We will look at how that came to be, and what it enabled. The choice to keep it focused on carefully curated subsets of sprawling protocols like TLS was both a necessity, and its greatest value. We will explore how a focus on developer usability is important in ensuring the security of the ecosystem, and how that requires difficult targeting decisions.
We will talk about the challenges in maintaining it and keeping it secure, safe, useful and modern. In particular, we will see how security, scope and maintainer resources are on a balance, and what tools we can deploy to tip the scale.
What is the focus of your work today?
My main focus is ensuring the security of the Go language ecosystem. I am the primary security coordinator for the Go project and I maintain and own all the crypto libraries in the standard library and in the golang.org excrypto repository. Even when developing the crypto libraries the main focus is to keep the ecosystem secure. So the crypto libraries are a means to that end.

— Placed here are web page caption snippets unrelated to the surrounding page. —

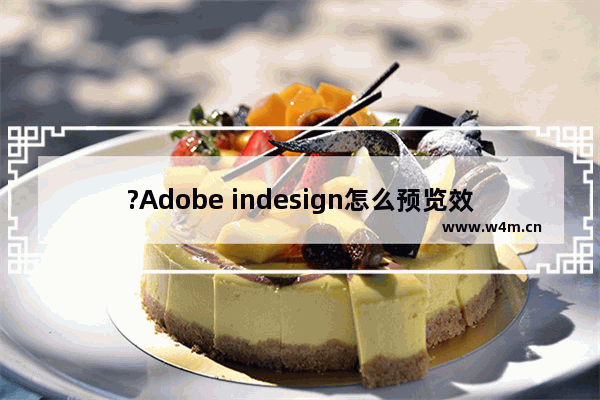 ?Adobe indesign怎么预览效果?-InDesign进入效果预览模式的方法教程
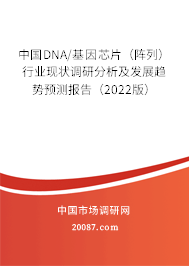 中国DNA/基因芯片（阵列）行业现状调研分析及发展趋势预测报告（2022版）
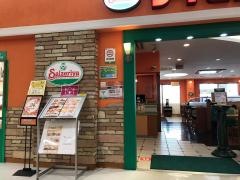 サイゼリヤ　イオン明石店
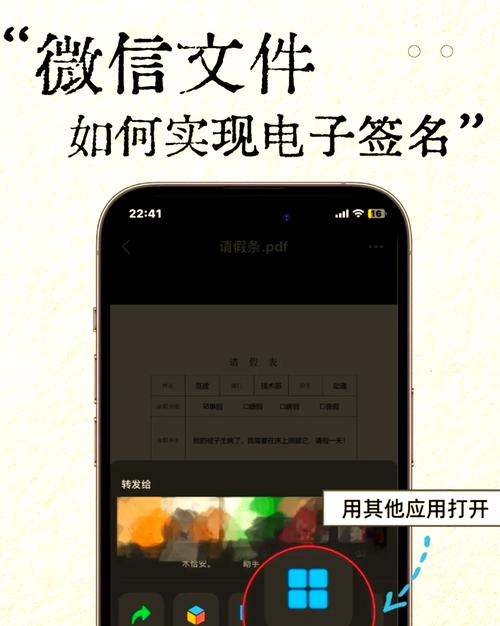 如何将.NET微信小程序用户数据的签名验证和解密代码改写成长尾词？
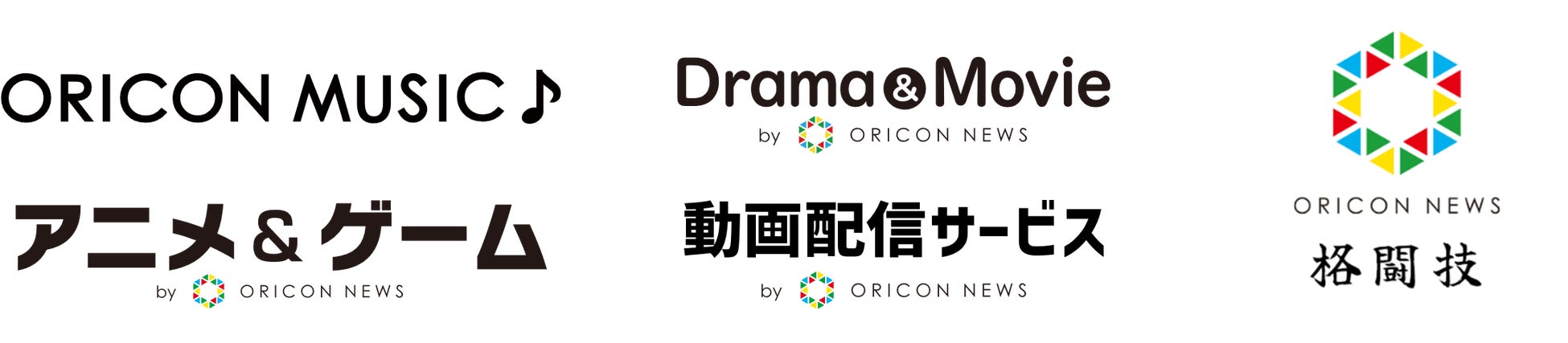 ORICON NEWS カテゴリ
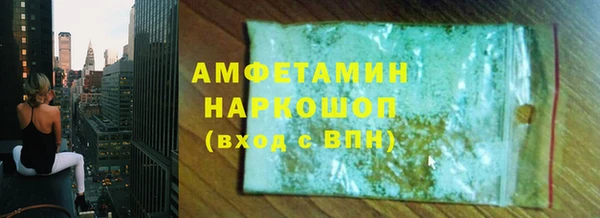 не бодяженный Киреевск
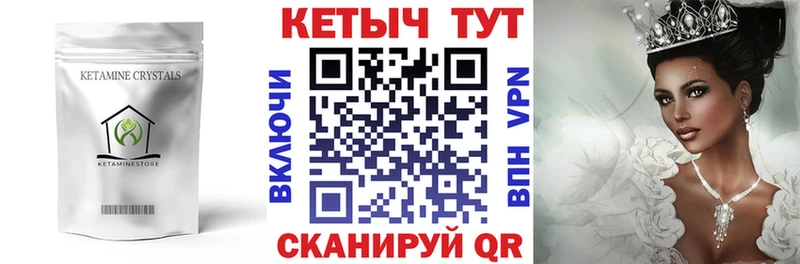 kraken ONION  Кукмор  КЕТАМИН VHQ  дарнет шоп 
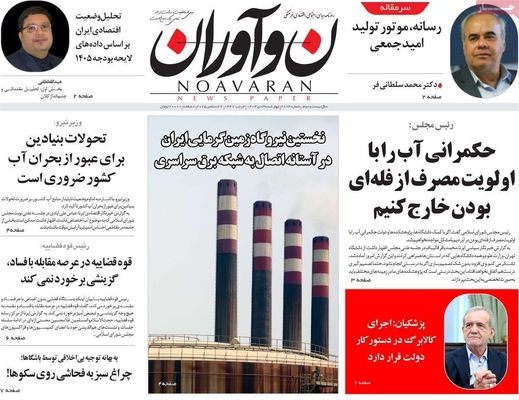 صفحه نخست روزنامه‌های ‌چهارشنبه ۳ دی ۱۴۰۴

What's the motivation for the talk?
The crypto libraries are fairly unique in how they came to be. Most other crypto libraries went for completeness and maybe performance as their main goals. The crypto libraries were made originally by Adam Langley to be a subset of functionality that allows application developers to develop safe applications. That has a number of interesting consequences in terms of how they were developed, in terms of how they're maintained and in terms of how the Go system gets to use them. The talk will focus on that.

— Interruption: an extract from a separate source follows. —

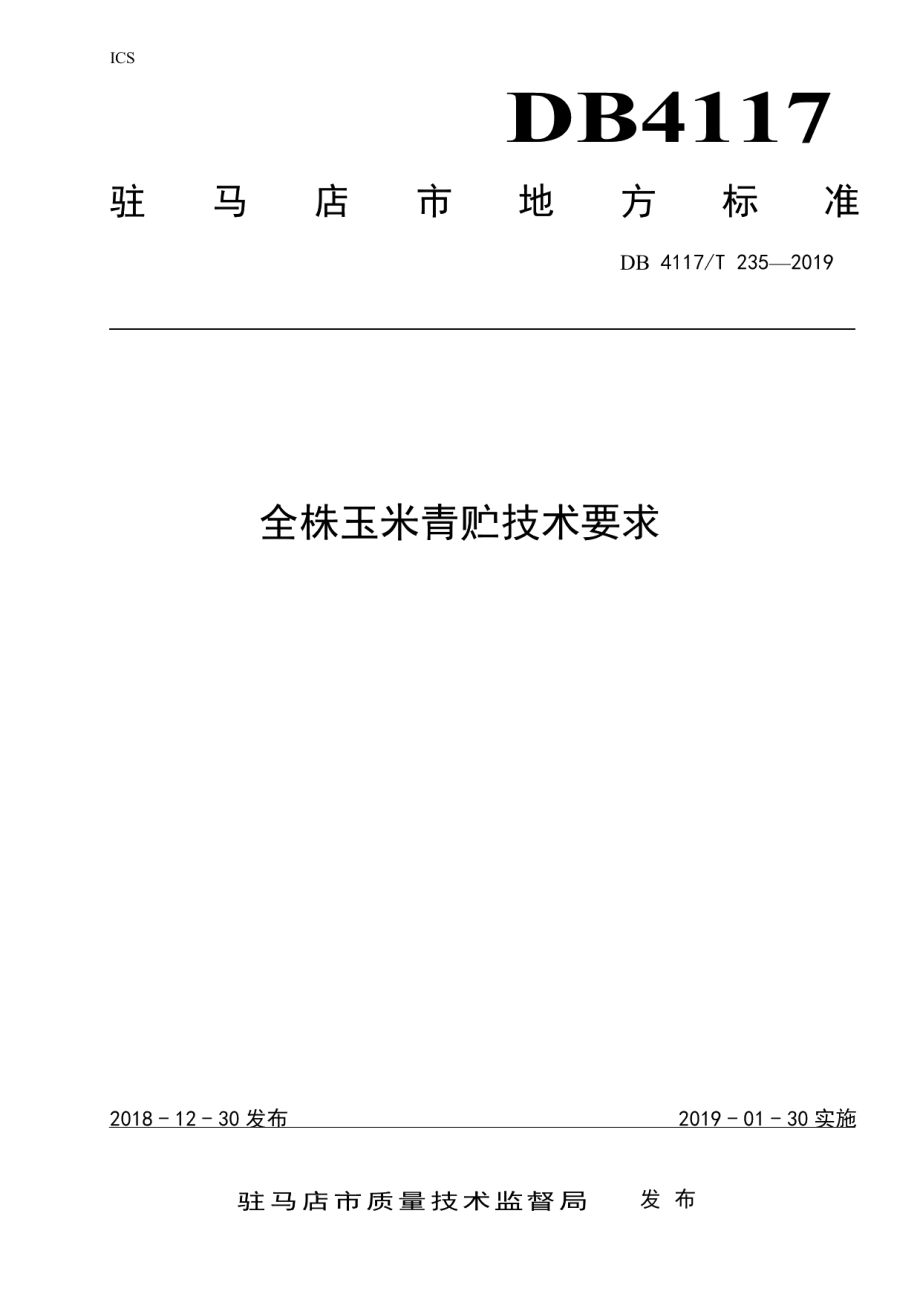 DB4117T 235-2018全株玉米青贮技术要求.pdf_第1页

What makes the crypto TLS library so good?
That's very good to hear, of course. The language of course helps, Go does everything it can to be clear and it's a language optimized for readability. So of course when dealing with things like cryptography it's useful to have the language be as clear and as uncomplicated as possible because you already have enough complexity in the subject matter. On top of that it implements limited subsets of functionality to keep complexity down. It can focus on developing what is there more effectively. And it focuses on being safe to use and having safe APIs even internally so that even when developing the internals of the library you will find comments and documentation about how to use the internals. So, yes, primarily by keeping complexity down and by benefiting from the fact that the language helps. We've learned a lot from all the older libraries both in what to do and what not to do.
How do you choose the features not to implement?
That's the hardest part of my job. I tried to formulate that in terms of four priorities: security, safety, usefulness, and moderness. And they tried to keep them approximately in this order. First and foremost, things need to be secure. If I don't feel like we have the maintainer capacity to verify that an addition is secure and to keep it in time, that's just a first barrier to adding features. If a feature is not possible to expose in a safe way, it's something that is easily misused and hard to provide to application developers in such a way that it will not cause trouble. That's another barrier. And then it comes down to figuring out what's useful to the ecosystem and what's not. That indeed is the hardest part because of course anybody who needs a feature will find it useful. I often say that everybody wants their own proposal accepted and everybody else rejected because they do appreciate the lack of complexity and the fact that they don't have to twist 100 knobs to configure the libraries. I would conclude by saying that I think application developers appreciate the simplicity but at the same time of course sometimes they need to get something done that involves compatibility. The hardest choices are the ones that require making a tradeoff between adding complexity and supporting compatibility with other systems.
How would you describe the persona and the level of the target audience?
The target audience is any developer that has found themselves either in two positions: one that of maintaining a library where they had to control complexity and limit additions and be that annoying person that has to reject requests, or any developer who does or has used crypto libraries and understands more of what goes into the design of one, and anybody who has had negative or positive experiences using crypto APIs.
What do you want attendees to walk away from a talk with?
As we're talking about an understanding of what the philosophy of the Go crypto libraries is, an understanding of the fact that they can rely on the Go crypto libraries, but also I want to give them more visibility to the value of saying no in software development because it's easy to measure and we often celebrate complexity, but sometimes simplicity requires as much work but is much less visible and much less acknowledged.